The beguiling fourteen-year-old narrator of IN ZANESVILLE is a late bloomer. She is used to flying under the radar-a sidekick, a third wheel, a marching band dropout, a disastrous babysitter, the kind of girl whose Eureka moment is the discovery that "fudge" can't be said with an English accent.
Luckily, she has a best friend, a similarly undiscovered girl with whom she shares the everyday adventures of a 1970s American girlhood, incidents through which a world is revealed, and character is forged.
In time, their friendship is tested-- by their families' claims on them, by a clique of popular girls who stumble upon them as if they were found objects, and by the first, startling, subversive intimations of womanhood.
With dry wit and piercing observation, Jo Ann Beard shows us that in the seemingly quiet streets of America's innumerable Zanesvilles is a world of wonders, and that within the souls of the awkward and the overlooked often burns something radiant and unforgettable.
The fourteen young narrator in this coming of age novel is at times funny yet poignant. She and her best friend "Flea", short for Felicia, spend almost all of their time together. Determined to have new school clothes for the fall, they take on a big babysitting job for the summer. But the kids don't listen and the parents are surreal.
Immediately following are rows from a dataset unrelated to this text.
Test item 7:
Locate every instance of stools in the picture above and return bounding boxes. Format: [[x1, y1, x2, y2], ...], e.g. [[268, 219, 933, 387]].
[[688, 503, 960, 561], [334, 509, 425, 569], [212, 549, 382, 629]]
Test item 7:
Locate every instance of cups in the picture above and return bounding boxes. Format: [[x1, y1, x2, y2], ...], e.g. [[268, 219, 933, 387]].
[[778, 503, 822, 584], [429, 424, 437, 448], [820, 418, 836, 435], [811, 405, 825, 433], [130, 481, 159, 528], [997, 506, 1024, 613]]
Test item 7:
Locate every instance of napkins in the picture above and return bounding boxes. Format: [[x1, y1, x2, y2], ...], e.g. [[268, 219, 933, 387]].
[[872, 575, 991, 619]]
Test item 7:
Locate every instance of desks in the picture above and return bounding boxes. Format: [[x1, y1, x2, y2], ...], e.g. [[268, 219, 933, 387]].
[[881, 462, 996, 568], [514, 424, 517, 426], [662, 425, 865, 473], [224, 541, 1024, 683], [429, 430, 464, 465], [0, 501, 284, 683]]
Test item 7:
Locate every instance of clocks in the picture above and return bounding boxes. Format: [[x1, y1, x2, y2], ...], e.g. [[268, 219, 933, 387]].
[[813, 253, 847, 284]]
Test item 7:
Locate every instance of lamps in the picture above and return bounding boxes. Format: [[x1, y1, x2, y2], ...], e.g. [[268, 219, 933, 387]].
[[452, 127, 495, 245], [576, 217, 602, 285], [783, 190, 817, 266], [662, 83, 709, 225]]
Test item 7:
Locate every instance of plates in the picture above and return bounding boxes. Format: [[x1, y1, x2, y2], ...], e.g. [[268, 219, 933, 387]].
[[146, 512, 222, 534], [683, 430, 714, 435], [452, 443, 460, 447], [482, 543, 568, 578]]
Their own parents are a bit eccentric as well. The girls spend alot of time camping out in Flea's familys camper, just so they can play with kittens from a nearby garage, even though they aren't allowed pets. The girls then run into some popular girls and their friendship is tested.
All the while they are going through all of the feelings that teens go through from their childhood years into teenage years into adulthood. They question, their emotions run high and they make and learn from mistakes. All set in a small town, this was a nice coming of age story. Beard writes in an inviting way as to capture the readers attention.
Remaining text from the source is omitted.